Do you want to be Meat? あなたは肉になりたい?

「人間はすべての能力を機械に置き換えた後に、何が残るかを見ようとしている 」とは、 ロボット工学者 石黒浩の言葉だ。 車や電話、最近ではパソコンやスマホの普及で、人間に備わる機能はどんどん外部化されている。その先にあるものを、人類は見ようとしているという意味である。

 

この言葉を借りて、考えてみよう。

古代生物から猿、猿から人間になる長い歴史のなかで、私たちの先祖は効率よく生きる方法をずっと探してきた。車やスマホは新しすぎる。弓矢や斧、調理するための道具を挙げるのがいい。

 

それらを作ったことでだんだんと、生きるために必要なモノは体力から知力に変わってきた。

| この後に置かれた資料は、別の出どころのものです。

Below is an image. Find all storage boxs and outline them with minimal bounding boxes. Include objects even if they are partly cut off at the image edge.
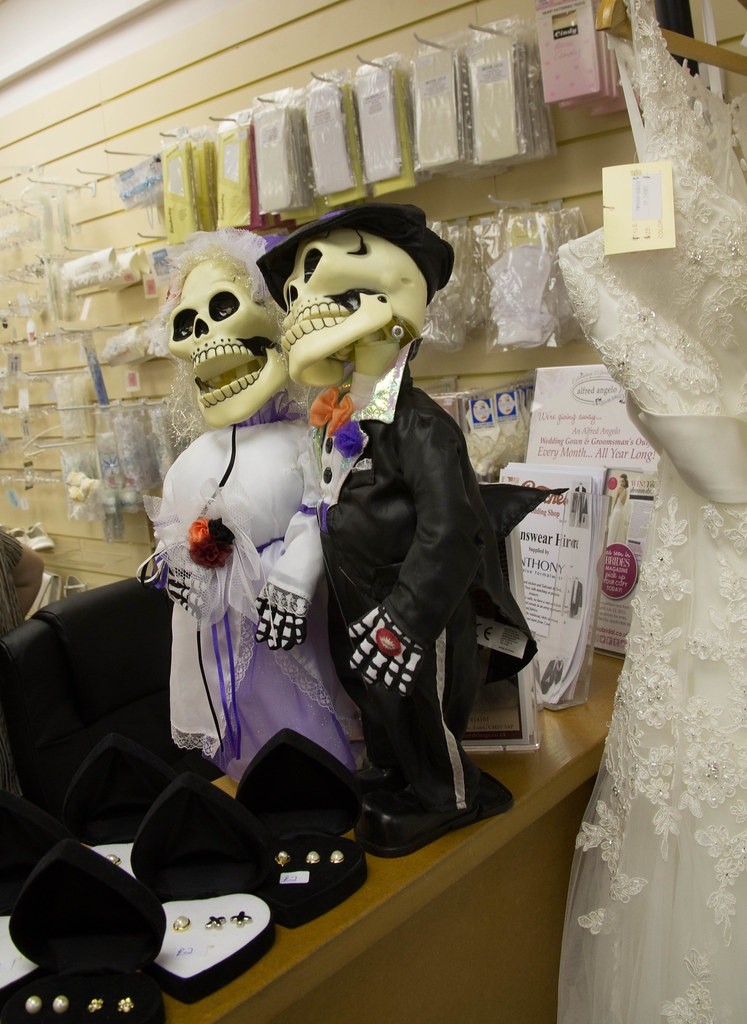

獲物は家畜となり、追いかけ回す必要がなくなった。遠くに出掛けなくとも畑で野菜が採れる。必要なのは、それらを育てみんなに配分する知力だ。

年月を経るごとに、知力は重宝され、体力は軽視されていく。時流に逆らう体力とは肉体労働であり、つねに社会地位の下位にある。  (※スポーツは娯楽)

 

生きるために必要なものが頭に集中し、手や足から機能が失われていく。だんだんと体が表情を無くし平坦になっていく。機械化が進み、知的労働が幅を利かせる社会だ。

 

そしてついに人間はAIを開発しその頭までも外部化しようとしている。

 

「AIが普及しても人間から職は失われない、車や電話が普及したときもそうだったじゃないか」と豪語している人がいたが、バカだ。最後の最後、それは人間の砦なのだ。最大にして最後の発明になるかもしれないAIを、過去の産物と比べることが如何に愚かしいか。

 

結局この体から手も足も、そして頭ももがれる予定の体には何が残るのか。

いまこの文を書く体はいつか、知力のない肉塊となって椅子に沈み込む。